Pattern 1: ROLE-TASK-FORMAT

[ROLE] You are a {role}.
[TASK] You {task description}.
[FORMAT] Respond in {format}.

Pattern 2: Behavior-based (DO/DON'T)

## DO
- Include code examples
- Explain impact of configuration changes
- Suggest at least 2 alternatives

## DON'T
- Output passwords or API keys
- State uncertain information definitively
- Directly modify production environments

4. Structured Output

Forcing JSON Output

Analyze the following server logs and return results in JSON format.

Logs:
2025-03-15 14:32:01 ERROR [PaymentService] Connection timeout to payment gateway (retry 3/3)
2025-03-15 14:32:05 WARN  [OrderService] Order #12345 payment pending, fallback to queue
2025-03-15 14:33:00 INFO  [OrderService] Order #12345 payment retried successfully

Output format:
{
  "incident_summary": "summary",
  "severity": "critical|warning|info",
  "affected_services": ["service names"],
  "root_cause": "root cause",
  "resolution": "resolution",
  "timeline": [
    {"time": "time", "event": "event", "level": "level"}
  ]
}

Output ONLY the JSON with no other text.

XML Tag-Based Structuring

Particularly effective with Claude, using XML tags to clearly delineate input/output areas.

Analyze the following code.

= = = = = = =

TASKS TO PERFORM -
- 1) In the prompting guide, how many alternatives does the DO list ask the model to suggest?
- 2) Carry on with the prompting guide from its last line, "Analyze the following code."
The rows that come next are separate material, unrelated to the prompting guide.

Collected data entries
= = = = = = =

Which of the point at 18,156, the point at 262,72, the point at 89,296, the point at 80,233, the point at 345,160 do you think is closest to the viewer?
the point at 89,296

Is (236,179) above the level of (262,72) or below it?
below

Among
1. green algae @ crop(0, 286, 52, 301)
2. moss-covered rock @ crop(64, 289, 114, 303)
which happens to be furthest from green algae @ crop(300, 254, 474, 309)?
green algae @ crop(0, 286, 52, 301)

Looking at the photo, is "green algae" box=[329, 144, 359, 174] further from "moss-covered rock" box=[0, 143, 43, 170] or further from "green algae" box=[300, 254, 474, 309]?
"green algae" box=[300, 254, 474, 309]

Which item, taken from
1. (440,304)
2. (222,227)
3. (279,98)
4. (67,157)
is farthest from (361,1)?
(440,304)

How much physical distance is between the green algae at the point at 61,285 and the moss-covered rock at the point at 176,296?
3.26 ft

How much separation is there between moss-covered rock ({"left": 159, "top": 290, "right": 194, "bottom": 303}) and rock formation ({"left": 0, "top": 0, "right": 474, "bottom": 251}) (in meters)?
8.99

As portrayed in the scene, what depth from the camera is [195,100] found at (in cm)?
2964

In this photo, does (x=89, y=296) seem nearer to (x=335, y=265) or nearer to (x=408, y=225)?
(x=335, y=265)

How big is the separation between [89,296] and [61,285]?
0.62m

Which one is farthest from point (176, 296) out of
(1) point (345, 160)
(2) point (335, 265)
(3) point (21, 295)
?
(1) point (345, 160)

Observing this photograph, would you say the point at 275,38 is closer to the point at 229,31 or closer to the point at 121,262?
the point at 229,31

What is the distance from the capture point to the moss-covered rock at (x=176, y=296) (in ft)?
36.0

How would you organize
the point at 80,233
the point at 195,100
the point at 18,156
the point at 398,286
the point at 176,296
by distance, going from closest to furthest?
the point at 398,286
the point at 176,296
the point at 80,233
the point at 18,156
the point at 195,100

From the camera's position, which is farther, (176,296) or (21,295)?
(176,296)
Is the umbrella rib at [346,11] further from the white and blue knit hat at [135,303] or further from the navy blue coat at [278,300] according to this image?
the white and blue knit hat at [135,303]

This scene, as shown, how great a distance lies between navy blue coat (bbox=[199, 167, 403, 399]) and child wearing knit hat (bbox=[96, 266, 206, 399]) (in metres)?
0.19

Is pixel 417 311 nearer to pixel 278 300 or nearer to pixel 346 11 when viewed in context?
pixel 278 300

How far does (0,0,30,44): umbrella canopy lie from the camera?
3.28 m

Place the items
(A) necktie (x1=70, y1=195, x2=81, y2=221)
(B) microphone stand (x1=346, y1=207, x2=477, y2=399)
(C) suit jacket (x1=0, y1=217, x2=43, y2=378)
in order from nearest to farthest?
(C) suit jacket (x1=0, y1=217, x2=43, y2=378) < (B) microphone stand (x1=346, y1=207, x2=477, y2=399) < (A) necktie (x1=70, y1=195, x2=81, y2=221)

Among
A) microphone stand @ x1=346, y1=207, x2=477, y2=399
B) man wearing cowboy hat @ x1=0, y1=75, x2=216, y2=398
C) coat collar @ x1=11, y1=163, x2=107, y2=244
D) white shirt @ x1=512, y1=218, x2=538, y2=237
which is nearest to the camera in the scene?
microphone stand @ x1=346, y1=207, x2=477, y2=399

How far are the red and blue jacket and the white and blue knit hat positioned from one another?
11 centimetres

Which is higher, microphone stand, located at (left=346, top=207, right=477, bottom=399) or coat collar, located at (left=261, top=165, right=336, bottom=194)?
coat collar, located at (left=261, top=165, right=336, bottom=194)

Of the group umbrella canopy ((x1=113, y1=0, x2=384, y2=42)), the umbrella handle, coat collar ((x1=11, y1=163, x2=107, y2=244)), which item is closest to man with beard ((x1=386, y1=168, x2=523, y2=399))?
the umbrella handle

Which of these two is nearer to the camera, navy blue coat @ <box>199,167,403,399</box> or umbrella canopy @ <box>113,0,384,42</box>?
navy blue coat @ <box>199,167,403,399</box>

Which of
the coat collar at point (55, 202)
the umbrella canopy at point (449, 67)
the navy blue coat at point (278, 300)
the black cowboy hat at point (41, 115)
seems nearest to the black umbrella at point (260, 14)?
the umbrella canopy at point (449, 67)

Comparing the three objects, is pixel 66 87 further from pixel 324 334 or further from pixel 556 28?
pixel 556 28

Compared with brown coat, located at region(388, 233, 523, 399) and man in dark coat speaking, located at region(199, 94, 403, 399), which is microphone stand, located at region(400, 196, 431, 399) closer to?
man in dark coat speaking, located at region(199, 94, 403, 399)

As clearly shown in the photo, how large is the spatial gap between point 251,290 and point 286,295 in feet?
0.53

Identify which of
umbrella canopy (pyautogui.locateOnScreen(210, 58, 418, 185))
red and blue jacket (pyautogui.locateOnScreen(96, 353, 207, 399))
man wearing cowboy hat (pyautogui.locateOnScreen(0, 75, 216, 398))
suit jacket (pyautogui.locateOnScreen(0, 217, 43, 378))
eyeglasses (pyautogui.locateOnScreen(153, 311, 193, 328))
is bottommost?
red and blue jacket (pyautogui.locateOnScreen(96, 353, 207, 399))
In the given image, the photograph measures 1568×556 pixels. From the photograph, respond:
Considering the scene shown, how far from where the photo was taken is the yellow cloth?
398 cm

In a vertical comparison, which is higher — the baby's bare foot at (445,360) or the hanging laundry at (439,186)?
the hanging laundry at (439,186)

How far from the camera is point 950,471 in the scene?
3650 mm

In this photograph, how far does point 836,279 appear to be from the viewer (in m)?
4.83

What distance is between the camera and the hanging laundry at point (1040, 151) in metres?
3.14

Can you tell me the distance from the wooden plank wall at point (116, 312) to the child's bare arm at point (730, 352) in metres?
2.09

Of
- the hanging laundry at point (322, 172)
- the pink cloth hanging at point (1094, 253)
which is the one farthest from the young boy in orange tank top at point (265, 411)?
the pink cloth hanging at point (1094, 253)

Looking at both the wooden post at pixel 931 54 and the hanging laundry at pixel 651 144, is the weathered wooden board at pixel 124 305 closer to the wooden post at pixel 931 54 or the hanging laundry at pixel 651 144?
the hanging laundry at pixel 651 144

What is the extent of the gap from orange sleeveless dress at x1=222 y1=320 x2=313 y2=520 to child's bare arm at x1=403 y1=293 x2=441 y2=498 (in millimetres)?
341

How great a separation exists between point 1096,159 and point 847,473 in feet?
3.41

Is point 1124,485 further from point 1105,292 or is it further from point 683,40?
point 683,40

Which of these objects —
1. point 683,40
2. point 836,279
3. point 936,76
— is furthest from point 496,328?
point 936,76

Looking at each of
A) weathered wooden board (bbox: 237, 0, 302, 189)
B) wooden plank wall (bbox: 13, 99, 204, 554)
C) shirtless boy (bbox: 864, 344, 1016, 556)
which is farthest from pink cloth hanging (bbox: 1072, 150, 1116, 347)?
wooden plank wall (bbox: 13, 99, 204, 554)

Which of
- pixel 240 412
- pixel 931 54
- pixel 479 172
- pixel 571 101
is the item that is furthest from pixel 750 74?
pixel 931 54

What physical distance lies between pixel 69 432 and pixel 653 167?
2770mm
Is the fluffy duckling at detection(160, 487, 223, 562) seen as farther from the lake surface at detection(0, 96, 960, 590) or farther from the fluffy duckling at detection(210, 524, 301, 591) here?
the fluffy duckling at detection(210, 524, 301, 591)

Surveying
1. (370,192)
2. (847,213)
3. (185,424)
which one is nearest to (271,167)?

= = = = = = =

ANSWERS TO THE PROBLEMS -
- 1) At least two.

- 2)
<code>
def process_data(df):
    result = df.groupBy("user_id").agg(
        count("*").alias("total_orders"),
        sum("amount").alias("total_amount")
    )
    return result.filter(col("total_amount") > 1000)
</code>

Write analysis results matching these tags:

<analysis>
  <purpose>Code purpose</purpose>
  <issues>Issues found (if any)</issues>
  <optimization>Optimization suggestions</optimization>
  <improved_code>Improved code</improved_code>
</analysis>

5. Advanced Prompt Patterns

Role-Playing Pattern

Conduct this code review from three perspectives:

<reviewer role="Security Expert">
Review the code from a security vulnerability perspective.
</reviewer>

<reviewer role="Performance Engineer">
Review the code from a performance bottleneck perspective.
</reviewer>

<reviewer role="Junior Developer">
Review from a code readability and comprehension perspective.
</reviewer>

Devil's Advocate Pattern

Present counterarguments to the following architecture decision.

Decision: "Migrate to microservices architecture"

You are a senior architect who opposes this decision.
1. Three potential risks
2. Specific scenarios where monolith is better
3. Most likely failure cause during migration
4. Alternative approaches

Graduated Complexity Pattern

Explain Kafka Consumer Groups at three levels:

[Beginner] Explain using analogies in 5 lines or less
[Intermediate] Explain core concepts and mechanics with code examples
[Advanced] Detail rebalancing protocols, partition assignment strategies, and error handling

Meta Prompting

Having the LLM generate prompts themselves.

I want to perform a systematic Spark performance tuning analysis.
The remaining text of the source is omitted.